Is Lining Starting To Turn The Tables? Next Year'S Income Is 10 Billion.
Lining, once considered to ignore brand positioning and establish an effective emotional connection with target consumers, has begun to make all-round innovations in products.
After stunning appearance in New York fashion week, Lining also used an excellent pcript yesterday night to prove that domestic clothing is gradually rising.
According to the 2017 annual performance report released yesterday by Lining, 02331.HK of domestic sports apparel brand, the annual income rose 10.71% to 8 billion 874 million yuan, and gross profit increased 12.7% to 4 billion 176 million yuan over the same period last year, and net profit dropped 19.91% to 515 million yuan.

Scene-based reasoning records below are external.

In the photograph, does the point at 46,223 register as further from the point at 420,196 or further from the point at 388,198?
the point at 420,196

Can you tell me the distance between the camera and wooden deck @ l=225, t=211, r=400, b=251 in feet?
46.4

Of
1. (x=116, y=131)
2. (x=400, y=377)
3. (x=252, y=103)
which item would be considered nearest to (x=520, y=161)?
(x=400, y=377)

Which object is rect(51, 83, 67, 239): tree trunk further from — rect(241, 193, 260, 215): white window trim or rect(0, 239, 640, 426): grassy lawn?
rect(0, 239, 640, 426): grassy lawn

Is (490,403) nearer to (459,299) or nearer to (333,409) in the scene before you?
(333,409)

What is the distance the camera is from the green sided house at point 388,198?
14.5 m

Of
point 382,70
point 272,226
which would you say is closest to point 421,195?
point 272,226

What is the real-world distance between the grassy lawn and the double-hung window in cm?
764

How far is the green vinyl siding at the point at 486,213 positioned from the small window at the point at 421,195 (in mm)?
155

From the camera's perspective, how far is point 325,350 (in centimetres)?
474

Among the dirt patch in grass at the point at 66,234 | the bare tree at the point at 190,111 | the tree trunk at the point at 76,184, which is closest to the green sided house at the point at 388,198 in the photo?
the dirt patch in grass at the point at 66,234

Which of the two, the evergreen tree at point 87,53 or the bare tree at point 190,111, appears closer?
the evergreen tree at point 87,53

The core brand of the group, Lining, accounted for 99.4% yuan of total revenue, amounting to about 8 billion 818 million yuan, up 11.3% from the same period last year.

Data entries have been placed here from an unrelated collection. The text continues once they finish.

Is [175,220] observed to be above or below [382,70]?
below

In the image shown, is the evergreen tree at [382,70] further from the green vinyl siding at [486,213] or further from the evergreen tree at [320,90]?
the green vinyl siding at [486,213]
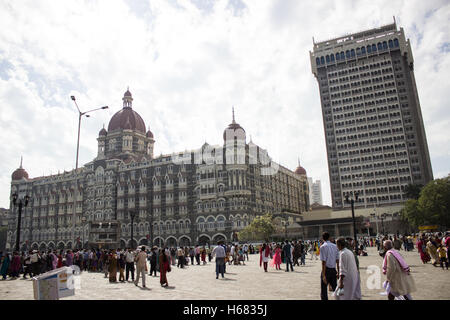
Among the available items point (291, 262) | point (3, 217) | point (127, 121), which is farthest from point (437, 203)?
point (3, 217)

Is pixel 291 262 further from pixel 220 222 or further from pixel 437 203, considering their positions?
pixel 437 203

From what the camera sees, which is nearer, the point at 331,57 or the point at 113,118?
the point at 113,118

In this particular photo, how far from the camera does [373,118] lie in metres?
91.8

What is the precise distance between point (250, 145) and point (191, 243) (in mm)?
20760

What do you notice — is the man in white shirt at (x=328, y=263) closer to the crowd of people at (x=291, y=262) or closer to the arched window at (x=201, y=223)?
the crowd of people at (x=291, y=262)

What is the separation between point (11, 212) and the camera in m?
88.8

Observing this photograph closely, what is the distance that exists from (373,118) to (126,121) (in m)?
62.4

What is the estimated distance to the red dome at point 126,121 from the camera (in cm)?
8050

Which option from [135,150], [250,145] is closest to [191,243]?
[250,145]

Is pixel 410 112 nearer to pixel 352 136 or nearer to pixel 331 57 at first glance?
pixel 352 136

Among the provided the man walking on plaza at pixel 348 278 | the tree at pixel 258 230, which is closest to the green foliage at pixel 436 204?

Despite declining profits, Lining's annual performance is still higher than expected. Today's closing share price soared more than 8% to HK $8.43 per share.
Market value reached a new high of HK $18 billion 369 million in 5 years.
By brand:
Lining, the main brand, recorded 8 billion 818 million yuan, accounting for 99.4% of the total revenue.
Other business pactions recorded 88 million 190 thousand yuan, accounting for about 6% of total revenue.
By Region:
Sales in China, including Hongkong, rose by about 10.6% compared to the same period last year, accounting for 8 billion 634 million yuan.
Other areas rose 16% to 239 million yuan over the same period.
By category:
Main brand Lining:
Footwear sales rose 5% to 4 billion 146 million yuan, accounting for 46.8% of total revenue.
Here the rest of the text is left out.